At the press conference held on Tuesday to announce the decision. Minister of Foreign Affairs and Trade Péter Szijjártó said the new investment will create 250 new jobs, towards which the Government will be contributing training funding.

The Minister stressed that the new PSC will be creating jobs with extremely high added value within the service sector that require a high level of training.

Head of Global Occupier Services (GOS) Strategic Consulting Division Tamás Polster told reporters that Cushman & Wakefield has invested billions of forints in Hungary since 1991, with which hundreds of thousands of square metres of office space, production hall and shopping centre have been constructed.

Mr, Szijjártó highlighted that this was the eight investment in Hungary on the part of major U.S. corporations this year via the investment promotion programme, with investments totalling 30 million dollars creating some 1100 new workplaces. “This latest investment is further proof of the fact that it is in no way an exaggeration to describe Hungarian-American economic cooperation as a success story”, he said.

America is now the second largest investor in Hungary after Germany, the 1700 American companies currently operating in Hungary provide job for over 100 thousand Hungarians, and the United States has become Hungary’s most important trade partner outside the European Union. Trade flow between the two countries exceeded 3 billion dollars in the first seven months of this year, he added.

Cushman & Wakefield, which was founded a hundred years ago, is one of the world’s largest business property consulting companies, realised 6 billion dollars in turnover in 2016 and has 300 offices in 70 countries employing a total of some 42 thousand people, the Minister told reporters. A new service centre that will create 250 new jobs will be realised in Budapest within the framework of the investment. According to Mr. Szijjártó, the investment is another opportunity for young people with competitive knowledge to remain in Hungary, and to convince Hungarians working abroad to return home.

The Foreign Minister also spoke about the fact that Hungary is often criticised for only being an assembly plant, but that this was entirely untrue, explaining that the Hungarian economy is in a process of transition to a higher dimension, and since 2010 has reached a stage where it can now concentrate of the quality of created jobs rather than their quantity. “We are proud of the fact that there are now 110 service centres operating in Hungary, which provide jobs for 42 thousand young Hungarians”, he added.

Mr. Polster told reporters that traditionally, in Central and Eastern Europe the company is primarily involved in investor advisory and mediation, but that 50 percent of revenues are now derived from lease agreements, and Budapest will now be the European centre of this most dynamically expandable sector of business.

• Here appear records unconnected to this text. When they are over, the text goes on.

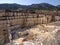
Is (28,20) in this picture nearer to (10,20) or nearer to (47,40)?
(10,20)

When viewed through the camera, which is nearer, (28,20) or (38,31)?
(38,31)

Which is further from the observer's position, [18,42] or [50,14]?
[50,14]

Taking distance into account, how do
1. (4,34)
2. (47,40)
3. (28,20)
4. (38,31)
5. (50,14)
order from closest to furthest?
(47,40), (38,31), (4,34), (28,20), (50,14)

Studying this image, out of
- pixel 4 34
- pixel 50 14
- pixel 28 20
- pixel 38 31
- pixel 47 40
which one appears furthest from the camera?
pixel 50 14

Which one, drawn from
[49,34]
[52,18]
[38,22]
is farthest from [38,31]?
[52,18]

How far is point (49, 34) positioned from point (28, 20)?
157cm

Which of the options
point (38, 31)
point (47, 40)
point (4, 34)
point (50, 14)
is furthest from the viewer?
point (50, 14)

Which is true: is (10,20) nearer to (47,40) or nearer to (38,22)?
(38,22)

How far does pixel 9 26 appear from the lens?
5.04m

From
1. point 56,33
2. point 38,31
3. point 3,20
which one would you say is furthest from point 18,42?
point 3,20

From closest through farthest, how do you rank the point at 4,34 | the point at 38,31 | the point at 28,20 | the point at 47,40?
1. the point at 47,40
2. the point at 38,31
3. the point at 4,34
4. the point at 28,20

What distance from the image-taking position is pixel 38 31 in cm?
430

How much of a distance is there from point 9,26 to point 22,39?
1194mm

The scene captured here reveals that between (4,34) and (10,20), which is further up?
(10,20)
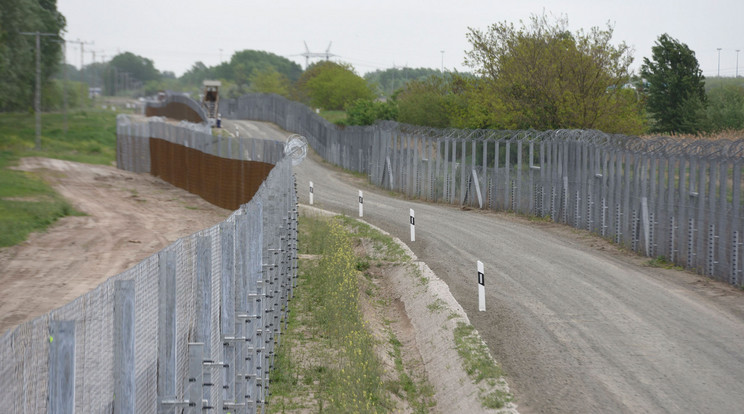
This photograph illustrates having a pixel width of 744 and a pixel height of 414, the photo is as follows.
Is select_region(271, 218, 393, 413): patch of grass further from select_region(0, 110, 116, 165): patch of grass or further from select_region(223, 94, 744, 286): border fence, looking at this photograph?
select_region(0, 110, 116, 165): patch of grass

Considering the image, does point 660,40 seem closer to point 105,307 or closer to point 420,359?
point 420,359

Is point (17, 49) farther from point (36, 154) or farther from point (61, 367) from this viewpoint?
point (61, 367)

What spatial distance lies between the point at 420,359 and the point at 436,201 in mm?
22323

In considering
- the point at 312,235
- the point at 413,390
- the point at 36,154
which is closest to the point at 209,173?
the point at 312,235

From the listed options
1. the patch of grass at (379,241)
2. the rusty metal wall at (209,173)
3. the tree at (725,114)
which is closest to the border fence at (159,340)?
the patch of grass at (379,241)

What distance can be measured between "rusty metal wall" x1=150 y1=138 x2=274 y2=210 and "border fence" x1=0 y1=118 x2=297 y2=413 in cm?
1933

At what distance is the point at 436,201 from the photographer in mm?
37188

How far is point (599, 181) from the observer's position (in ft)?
84.5

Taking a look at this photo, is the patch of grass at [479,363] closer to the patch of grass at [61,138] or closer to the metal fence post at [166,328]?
the metal fence post at [166,328]

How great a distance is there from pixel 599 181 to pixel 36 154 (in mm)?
38673

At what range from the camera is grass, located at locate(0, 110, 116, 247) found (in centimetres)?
2980

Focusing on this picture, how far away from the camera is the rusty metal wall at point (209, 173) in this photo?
3172cm

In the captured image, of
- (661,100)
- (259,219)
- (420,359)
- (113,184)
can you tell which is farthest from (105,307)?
(661,100)

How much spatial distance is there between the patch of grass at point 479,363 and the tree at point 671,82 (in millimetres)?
44165
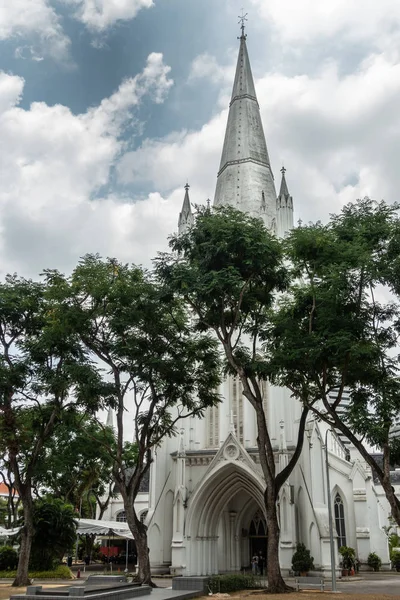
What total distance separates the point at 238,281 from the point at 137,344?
215 inches

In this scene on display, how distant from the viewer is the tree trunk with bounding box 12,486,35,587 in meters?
22.8

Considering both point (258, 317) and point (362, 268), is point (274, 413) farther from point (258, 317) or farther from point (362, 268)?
point (362, 268)

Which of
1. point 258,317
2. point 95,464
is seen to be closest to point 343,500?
point 95,464

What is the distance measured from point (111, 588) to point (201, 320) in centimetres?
969

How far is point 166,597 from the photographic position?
634 inches

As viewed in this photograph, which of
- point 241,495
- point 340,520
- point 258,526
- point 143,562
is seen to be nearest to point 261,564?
point 258,526

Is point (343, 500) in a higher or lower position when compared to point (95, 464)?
lower

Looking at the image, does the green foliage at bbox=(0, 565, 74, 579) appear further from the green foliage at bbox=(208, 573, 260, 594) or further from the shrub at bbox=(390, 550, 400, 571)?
the shrub at bbox=(390, 550, 400, 571)

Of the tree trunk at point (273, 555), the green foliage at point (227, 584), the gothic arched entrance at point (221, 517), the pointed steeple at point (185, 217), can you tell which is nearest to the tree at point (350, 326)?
the tree trunk at point (273, 555)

From here, the company’s employees will advise foreign clients on where to invest, where to establish research @ development centres and new factories; these transactions will be performed in Budapest and this is where the agreements and properties will be managed.

82 new staff members, 75 percent of whom are Hungarian, have been hired so far, who will be working in Europe, Asia and Africa.
Head of the GOS division told reporters that the company is expecting a major increase in business property leasing in Europe, and the company has concluded several important contracts in recent months.